Mamedov, I., Parac-Vogt, T., Logothetis, N., & Angelovski, G. (2010). Title Dinuclear Heterometallic Lanthanide Complexes Exhibiting MRI and Luminescence Response. Poster presented at 2010 World Molecular Imaging Congress (WMIC), Kyoto, Japan.


Cite as: https://hdl.handle.net/11858/00-001M-0000-0013-BE8E-5
Abstract
Heteronuclear lanthanide complexes have gained an increased level of interest recently, due to their high potential for application in various molecular imaging techniques. They appear primarily as the most rational choice for agents to be used in multimodal imaging approaches.[1-2] Namely, due to their versatile physicochemical properties, they are widely used in MRI or luminescence imaging.
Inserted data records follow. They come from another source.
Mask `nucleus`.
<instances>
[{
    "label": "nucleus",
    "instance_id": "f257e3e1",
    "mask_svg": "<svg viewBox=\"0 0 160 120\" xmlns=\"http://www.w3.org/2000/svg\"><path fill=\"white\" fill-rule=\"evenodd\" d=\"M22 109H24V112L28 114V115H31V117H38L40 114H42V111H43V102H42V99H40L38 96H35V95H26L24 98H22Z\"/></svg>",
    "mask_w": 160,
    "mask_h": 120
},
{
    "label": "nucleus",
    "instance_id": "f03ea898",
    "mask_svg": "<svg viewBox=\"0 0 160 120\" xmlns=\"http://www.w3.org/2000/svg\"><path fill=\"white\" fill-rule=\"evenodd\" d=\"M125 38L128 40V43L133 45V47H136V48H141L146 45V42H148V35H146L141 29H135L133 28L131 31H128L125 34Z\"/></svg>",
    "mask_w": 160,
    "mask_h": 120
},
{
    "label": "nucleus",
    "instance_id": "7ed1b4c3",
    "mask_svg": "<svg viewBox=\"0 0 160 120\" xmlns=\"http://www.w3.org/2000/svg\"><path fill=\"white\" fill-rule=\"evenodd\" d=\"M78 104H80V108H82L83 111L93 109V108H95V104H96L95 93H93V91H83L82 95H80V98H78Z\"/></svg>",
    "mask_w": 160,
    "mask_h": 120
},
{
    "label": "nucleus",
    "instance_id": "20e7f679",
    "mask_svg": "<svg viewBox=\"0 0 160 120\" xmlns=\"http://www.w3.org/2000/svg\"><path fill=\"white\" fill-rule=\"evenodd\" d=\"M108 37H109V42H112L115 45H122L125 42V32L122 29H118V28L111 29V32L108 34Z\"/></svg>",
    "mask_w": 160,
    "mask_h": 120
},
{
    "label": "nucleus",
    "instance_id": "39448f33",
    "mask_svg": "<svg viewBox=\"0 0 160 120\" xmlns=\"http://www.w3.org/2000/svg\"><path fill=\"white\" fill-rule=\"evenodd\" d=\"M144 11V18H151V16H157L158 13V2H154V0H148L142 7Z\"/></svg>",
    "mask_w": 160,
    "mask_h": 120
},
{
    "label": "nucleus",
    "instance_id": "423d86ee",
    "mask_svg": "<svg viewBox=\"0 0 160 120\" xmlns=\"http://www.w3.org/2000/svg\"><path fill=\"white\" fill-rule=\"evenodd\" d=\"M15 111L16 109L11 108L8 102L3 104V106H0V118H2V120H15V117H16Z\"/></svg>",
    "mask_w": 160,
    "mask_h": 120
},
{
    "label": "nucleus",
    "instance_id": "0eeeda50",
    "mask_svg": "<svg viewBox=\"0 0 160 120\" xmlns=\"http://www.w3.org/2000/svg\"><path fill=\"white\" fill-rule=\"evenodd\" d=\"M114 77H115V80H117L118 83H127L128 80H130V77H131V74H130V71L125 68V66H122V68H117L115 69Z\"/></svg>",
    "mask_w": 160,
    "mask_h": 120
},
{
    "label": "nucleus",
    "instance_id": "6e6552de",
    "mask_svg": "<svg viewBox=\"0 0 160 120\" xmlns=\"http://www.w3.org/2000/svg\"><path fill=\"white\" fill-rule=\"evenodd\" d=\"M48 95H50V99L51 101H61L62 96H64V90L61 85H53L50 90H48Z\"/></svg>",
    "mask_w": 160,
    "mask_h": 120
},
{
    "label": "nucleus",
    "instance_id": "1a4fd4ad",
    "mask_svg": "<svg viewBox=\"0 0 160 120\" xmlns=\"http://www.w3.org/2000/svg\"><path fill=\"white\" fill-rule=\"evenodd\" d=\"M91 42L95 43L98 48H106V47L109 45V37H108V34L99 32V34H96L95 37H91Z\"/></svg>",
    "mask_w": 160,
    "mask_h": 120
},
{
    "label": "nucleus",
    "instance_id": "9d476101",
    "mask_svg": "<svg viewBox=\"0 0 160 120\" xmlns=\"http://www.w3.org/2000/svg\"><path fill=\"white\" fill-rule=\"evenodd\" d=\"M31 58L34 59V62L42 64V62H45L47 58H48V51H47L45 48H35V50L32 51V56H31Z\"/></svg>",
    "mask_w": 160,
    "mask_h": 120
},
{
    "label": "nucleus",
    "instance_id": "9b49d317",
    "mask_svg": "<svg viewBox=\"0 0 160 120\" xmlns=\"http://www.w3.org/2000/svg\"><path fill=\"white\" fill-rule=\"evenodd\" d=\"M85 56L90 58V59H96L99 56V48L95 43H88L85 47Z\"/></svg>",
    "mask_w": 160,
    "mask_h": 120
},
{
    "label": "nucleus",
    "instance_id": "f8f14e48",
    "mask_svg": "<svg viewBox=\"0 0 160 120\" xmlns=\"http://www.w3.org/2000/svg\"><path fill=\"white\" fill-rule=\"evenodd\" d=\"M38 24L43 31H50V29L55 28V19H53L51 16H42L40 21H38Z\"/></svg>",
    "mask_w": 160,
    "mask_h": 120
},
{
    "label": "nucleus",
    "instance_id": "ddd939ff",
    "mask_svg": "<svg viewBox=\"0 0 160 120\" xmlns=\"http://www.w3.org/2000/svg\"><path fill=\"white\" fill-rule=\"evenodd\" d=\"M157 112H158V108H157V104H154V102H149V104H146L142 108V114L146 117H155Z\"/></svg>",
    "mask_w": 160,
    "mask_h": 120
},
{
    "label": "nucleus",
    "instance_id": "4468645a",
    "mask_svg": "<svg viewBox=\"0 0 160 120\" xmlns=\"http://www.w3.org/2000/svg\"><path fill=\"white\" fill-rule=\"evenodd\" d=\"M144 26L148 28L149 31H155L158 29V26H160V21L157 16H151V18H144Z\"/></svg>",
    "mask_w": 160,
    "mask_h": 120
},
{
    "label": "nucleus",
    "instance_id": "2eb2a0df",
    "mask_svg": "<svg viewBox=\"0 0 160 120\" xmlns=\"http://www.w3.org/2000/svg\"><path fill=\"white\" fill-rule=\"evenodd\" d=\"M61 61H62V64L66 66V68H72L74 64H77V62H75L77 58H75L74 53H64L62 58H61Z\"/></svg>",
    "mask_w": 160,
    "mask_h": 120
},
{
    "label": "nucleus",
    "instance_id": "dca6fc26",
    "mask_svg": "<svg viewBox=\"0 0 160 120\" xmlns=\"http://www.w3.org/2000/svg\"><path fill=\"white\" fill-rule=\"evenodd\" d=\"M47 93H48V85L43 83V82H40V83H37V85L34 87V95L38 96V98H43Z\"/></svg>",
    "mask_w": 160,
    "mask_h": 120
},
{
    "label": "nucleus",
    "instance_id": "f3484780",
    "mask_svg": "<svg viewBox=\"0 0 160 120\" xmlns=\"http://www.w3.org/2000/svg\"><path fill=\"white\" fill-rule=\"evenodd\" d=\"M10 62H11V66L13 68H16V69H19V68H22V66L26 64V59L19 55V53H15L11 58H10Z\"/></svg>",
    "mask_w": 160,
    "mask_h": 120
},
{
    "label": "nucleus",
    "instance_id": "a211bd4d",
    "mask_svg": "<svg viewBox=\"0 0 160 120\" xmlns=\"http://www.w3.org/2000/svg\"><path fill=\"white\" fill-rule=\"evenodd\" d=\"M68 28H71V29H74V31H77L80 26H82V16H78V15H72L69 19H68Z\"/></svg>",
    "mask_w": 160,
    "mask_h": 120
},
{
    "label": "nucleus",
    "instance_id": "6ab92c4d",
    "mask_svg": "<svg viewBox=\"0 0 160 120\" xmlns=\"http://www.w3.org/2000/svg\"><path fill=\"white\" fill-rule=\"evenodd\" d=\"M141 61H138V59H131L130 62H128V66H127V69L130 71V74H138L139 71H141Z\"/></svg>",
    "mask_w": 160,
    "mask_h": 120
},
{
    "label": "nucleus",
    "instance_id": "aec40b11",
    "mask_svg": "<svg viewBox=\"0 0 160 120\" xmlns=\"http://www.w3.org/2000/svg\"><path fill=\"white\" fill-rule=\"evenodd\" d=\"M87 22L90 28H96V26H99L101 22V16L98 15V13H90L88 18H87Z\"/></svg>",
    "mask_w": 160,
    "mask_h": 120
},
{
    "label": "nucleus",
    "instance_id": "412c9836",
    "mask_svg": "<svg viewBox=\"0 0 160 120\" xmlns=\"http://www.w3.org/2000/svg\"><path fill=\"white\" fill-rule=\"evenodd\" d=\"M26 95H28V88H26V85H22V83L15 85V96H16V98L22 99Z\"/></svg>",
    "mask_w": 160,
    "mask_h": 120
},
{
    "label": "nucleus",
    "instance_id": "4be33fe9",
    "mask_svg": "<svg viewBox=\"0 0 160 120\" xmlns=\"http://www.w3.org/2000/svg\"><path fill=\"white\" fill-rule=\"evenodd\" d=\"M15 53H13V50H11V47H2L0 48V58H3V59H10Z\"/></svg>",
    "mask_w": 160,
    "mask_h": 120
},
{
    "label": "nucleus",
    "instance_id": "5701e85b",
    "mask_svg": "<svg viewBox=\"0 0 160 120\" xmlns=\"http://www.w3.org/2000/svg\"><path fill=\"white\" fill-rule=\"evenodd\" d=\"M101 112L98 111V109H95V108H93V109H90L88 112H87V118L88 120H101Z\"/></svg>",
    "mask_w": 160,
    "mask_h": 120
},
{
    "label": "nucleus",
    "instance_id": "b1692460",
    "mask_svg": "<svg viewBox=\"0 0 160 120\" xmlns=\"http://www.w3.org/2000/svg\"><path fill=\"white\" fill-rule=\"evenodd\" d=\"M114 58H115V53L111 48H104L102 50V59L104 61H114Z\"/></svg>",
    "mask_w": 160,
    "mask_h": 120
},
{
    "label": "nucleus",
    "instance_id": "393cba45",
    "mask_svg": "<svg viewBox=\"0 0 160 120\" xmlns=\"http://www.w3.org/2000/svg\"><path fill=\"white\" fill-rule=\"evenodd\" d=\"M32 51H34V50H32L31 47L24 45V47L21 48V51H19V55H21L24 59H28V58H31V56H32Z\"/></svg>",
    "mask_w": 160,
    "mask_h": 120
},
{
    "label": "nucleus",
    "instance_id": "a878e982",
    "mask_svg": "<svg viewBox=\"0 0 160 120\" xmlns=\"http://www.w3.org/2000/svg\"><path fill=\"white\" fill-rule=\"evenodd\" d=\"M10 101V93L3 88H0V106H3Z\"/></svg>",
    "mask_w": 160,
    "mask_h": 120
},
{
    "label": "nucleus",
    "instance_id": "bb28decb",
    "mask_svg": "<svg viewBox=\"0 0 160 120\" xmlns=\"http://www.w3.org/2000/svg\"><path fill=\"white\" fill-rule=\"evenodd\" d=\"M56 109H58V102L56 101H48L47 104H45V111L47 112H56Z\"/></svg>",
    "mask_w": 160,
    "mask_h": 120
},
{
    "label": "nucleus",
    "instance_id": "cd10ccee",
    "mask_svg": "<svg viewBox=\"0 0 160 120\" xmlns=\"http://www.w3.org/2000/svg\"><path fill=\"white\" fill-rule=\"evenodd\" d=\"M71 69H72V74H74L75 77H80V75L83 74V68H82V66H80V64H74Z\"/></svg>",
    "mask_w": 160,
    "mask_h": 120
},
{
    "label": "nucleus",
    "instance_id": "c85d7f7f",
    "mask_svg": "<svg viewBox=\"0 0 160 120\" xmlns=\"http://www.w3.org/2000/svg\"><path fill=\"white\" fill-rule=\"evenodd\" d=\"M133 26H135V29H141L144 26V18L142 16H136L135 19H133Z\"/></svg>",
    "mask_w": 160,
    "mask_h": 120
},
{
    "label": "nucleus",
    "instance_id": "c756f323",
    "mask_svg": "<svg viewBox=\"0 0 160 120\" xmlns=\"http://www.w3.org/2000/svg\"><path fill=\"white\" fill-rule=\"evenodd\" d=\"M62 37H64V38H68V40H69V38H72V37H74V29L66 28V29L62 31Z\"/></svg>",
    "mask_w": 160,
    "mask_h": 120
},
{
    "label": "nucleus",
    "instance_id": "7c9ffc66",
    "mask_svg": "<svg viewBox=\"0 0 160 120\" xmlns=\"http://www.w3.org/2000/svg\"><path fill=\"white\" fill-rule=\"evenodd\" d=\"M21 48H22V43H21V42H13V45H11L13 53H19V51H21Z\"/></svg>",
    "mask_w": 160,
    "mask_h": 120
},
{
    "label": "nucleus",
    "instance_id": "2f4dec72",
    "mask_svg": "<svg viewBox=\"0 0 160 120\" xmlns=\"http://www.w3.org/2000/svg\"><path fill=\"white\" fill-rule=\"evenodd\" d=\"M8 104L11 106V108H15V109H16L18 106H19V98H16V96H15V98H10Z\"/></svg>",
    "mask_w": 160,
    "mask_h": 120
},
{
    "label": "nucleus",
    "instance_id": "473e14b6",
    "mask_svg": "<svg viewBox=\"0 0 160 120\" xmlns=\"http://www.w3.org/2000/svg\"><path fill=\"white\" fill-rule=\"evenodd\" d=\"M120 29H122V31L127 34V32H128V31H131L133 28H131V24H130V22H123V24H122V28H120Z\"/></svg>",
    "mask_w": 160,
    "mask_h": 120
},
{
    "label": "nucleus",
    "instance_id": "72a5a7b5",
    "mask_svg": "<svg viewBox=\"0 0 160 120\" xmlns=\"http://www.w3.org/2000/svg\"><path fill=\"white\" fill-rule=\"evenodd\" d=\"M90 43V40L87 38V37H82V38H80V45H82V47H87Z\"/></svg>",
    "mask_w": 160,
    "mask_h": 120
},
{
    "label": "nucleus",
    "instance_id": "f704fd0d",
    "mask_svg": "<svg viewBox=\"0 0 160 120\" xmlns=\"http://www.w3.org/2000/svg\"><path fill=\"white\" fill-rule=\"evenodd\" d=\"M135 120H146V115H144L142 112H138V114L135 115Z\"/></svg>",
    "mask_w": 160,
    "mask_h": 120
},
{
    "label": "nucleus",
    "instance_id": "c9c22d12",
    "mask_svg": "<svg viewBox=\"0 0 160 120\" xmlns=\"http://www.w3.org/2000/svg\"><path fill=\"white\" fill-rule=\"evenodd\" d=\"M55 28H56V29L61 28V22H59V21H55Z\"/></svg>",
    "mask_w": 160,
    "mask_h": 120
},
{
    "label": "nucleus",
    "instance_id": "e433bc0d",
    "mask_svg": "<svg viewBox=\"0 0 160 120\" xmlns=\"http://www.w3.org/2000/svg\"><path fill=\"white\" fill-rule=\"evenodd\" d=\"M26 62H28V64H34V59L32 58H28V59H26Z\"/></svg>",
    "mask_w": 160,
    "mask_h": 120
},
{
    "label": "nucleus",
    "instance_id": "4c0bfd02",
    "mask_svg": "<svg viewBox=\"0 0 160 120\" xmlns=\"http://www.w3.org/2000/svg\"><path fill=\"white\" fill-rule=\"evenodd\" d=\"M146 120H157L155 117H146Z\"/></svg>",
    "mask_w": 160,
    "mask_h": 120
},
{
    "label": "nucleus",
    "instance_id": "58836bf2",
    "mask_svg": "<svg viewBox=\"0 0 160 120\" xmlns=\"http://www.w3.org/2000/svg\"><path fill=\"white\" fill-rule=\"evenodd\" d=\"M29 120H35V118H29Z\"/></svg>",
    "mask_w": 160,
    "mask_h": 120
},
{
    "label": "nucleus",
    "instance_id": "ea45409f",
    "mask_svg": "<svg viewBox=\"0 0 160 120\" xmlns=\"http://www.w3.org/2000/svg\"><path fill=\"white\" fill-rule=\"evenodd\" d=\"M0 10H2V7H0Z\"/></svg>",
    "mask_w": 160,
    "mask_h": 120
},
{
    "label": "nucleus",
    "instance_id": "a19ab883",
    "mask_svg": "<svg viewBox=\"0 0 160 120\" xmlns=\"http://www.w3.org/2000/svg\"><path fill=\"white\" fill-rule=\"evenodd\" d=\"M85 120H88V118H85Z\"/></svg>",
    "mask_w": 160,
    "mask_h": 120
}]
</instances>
Several lanthanide complexes have been reported recently with the potential to be used as multimodal agents. Depending on the approach the final ligand structure contained a single chelator for the lanthanide ion, or consisted of two chelating units, consequently bearing same or different Ln3+. Following these principles, we designed and synthesized a ligand containing two different chelators where the antenna acts not only as a linker between these two chelators, but also as an integral component in one of their structures. The macrocyclic, DOTA-type moiety of this ligand forms a stable complex with Eu3+ and Gd3+ which exhibit the expected luminescence emission and relaxometric characteristics, respectively. An aryl-containing acyclic chelator 5A-PADDTA (abbreviated from 5-aminoisophthalamide diethylenediaminetetraacid) of this ligand also forms complexes with lanthanides and their existence is confirmed by the means of luminescence and NMR spectroscopy. Depending on the choice of the metal ion (Gd3+, Tb3+, Eu3+, Nd3+, Yb3+ or Er3+), the system could act as a potential dual-modal (MRI / Vis or NIR luminescence imaging) or dual-emissive (luminescence imaging at various wavelengths in Vis/NIR region) contrast agent.